Content starts

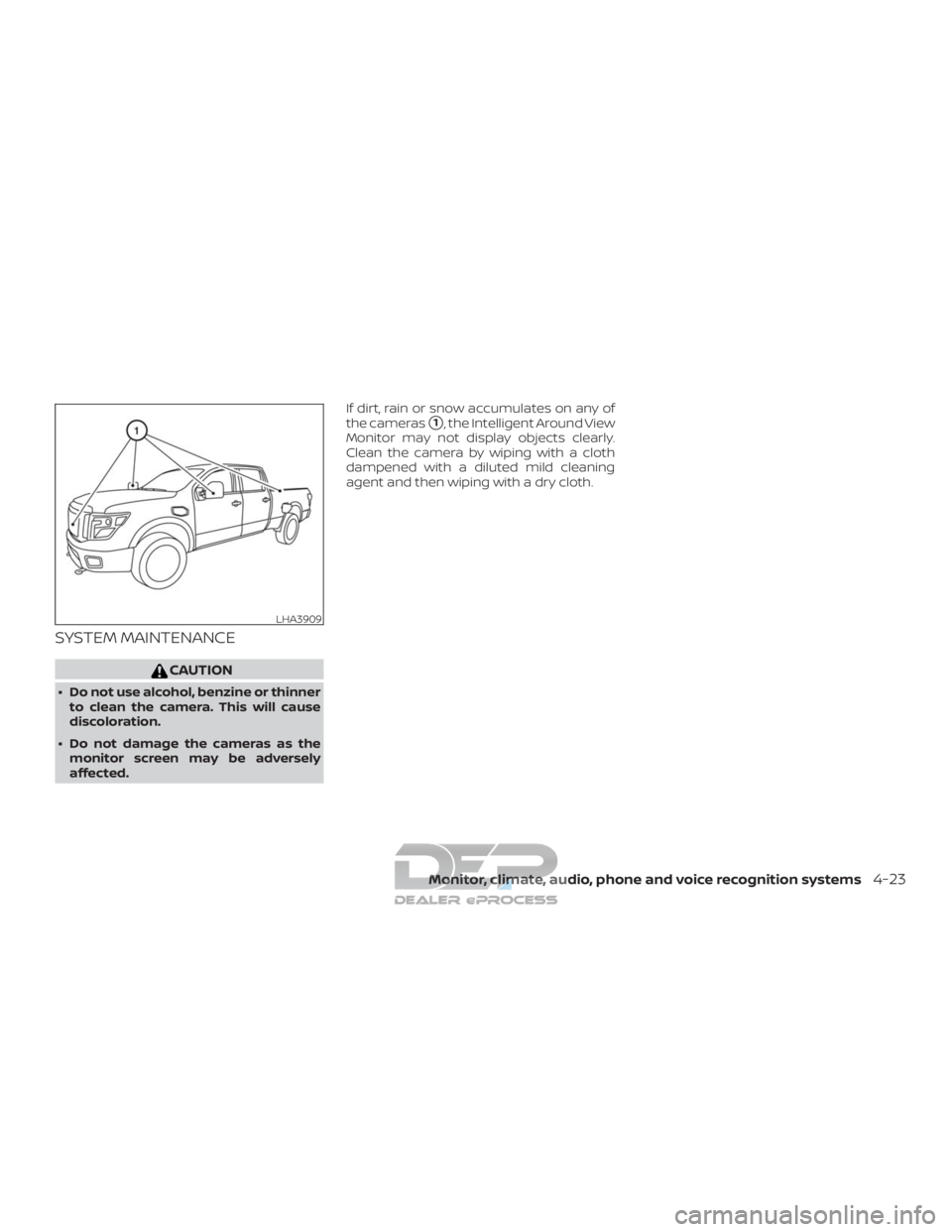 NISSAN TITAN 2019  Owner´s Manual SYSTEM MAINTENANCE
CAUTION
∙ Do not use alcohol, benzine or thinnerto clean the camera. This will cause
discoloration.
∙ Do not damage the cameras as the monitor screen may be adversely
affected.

Content ends

*INSTRUCTIONS FOR THE TASK*: Quote all of the data above word for word, leaving the pictures out of your answer.

*TASK ANSWER*:
 NISSAN TITAN 2019  Owner´s Manual SYSTEM MAINTENANCE
CAUTION
∙ Do not use alcohol, benzine or thinnerto clean the camera. This will cause
discoloration.
∙ Do not damage the cameras as the monitor screen may be adversely
affected.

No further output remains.